Screw design and get data, says Ben Huh of I Can Has Cheezburger - stratos2
http://venturebeat.com/2012/08/23/screw-design-and-get-data-says-ben-huh-of-i-can-has-cheezburger/

======
mnicole
So this article really emphasizes how little Ben actually understands what
design is. "But good product isn’t pretty: Good product is product that works
for users and works for the company." I don't know how many times in my
comment history I've said it; but design is not "pretty". Design is
functionality merged with simplicity.

He cites Craigslist, which we've talked about all too often here. Their lack
of a better design was acceptable at a time when technology didn't allow for
it and when people didn't expect or know what good design was. The entire
Padmapper debacle was because they did Craigslist better than Craigslist. Then
eBay. We had a discussion about this recently too - the UX is terrible and the
search - which should be their #1 tool - is even worse.

Now with Amazon, they're one of those sites where the necessity to keep the
design dry for the sake of usability is integral to the business. Even still,
they've nailed their UX down so that you've only really got to use two or
three functions of the site to get where you need to go and then some.

Then he really loses me when he says that this is painfully clear because
people buy Ford Focuses instead of Ferrari's.

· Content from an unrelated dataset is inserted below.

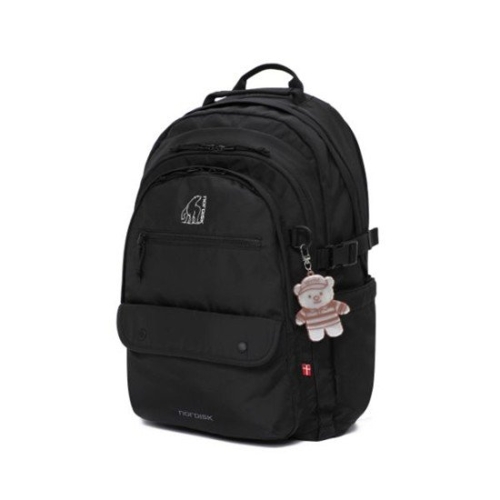 노르디스크 NORDISK 비메이트 벤스카 백팩 32L_Black OUS26B15Z1 341248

I really don't even need to
touch this one and I'm not even sure why he shot himself in the foot like
that. The comments on VentureBeat do a good job of picking him apart there.

As an aside, I don't think I've been to that site in years, and I'm not
exactly sure who does - is it below the ranks of 9GAG and FunnyJunk?

Actually now that I think about it, I once had a recruitment agency tell me
that "that Cheez-.. what is it - 'I have a cheeseburger?' .. 'Can I have a
cheeseburger?' site is constantly hiring our designers" and "maybe we should
check with them." I laughed on my way out. When your talent agency can't even
remember your name, maybe design (as branding) is something you _should_ care
about.

------
dschwartz88
Good design/product by definition (for the web at least) is the melding of
fantastic graphic design with the needs of your business and users. These are
not mutually exclusive pieces, they all have an effect on your bottom line.
His statement seems very short sighted to me.